Nous nous sommes retrouvés dans une cour à l’extérieur. On nous a mis la tête dans une sorte d’énorme bassin. On était à genoux et eux ils frappaient par derrière et partout sur le corps. Après, on nous a obligés à descendre un escalier sur les genoux tout en nous frappant encore et encore avec leurs bâtons . Ils disaient de gros mots et ripostaient par rapport aux slogans qu’on criait lors de la manifestation. « Nous, on vous protège et vous ne voyez pas ça. Vous traitez la police de tous les noms ». Ensuite, on nous a conduits dans une salle obscure et on nous a obligés à dormir sur le ventre par terre, sur du ciment. Personne ne pouvait lever la tête sinon on nous battait. La majorité de nous étions des étudiants et des garçons plus âgés que moi pleuraient tellement les coups qu’ils reçevaient étaient atroces. On entendait des pleurs et des cris de filles venant de loin disant : Lâchez moi s’il vous plait ! On nous a donné une seule bouteille d’eau en 15h. Le soleil s’était levé et nous ne nous sommes même pas rendus compte qu’il faisait jour tellement la salle était obscure.

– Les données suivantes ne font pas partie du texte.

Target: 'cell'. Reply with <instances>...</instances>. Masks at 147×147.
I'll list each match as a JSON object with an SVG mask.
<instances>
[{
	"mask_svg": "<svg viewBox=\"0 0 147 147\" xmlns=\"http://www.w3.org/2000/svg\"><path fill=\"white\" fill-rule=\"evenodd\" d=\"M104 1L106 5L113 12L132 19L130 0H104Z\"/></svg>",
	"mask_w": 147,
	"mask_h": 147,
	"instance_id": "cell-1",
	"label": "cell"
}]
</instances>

On nous a dit qu’on allait enfin sortir et rentrer chez nous. Ils nous ont ordonné d’enlever nos chaussures et chaussettes avant de sortir et celui qui sortait recevait des coups sur ses pieds. Ils nous ont dit qu’on nous laissait sortir car nous étions des étudiants. Ceux qui n’étaient pas des étudiants sont restés là. Maintenant, je ne peux même pas bouger du lit et j’ai des bleus partout sur le corps. Néanmoins, je laisse toute cette mésaventure derrière moi, car l’essentiel pour moi, c’est que mon pays soit enfin libre.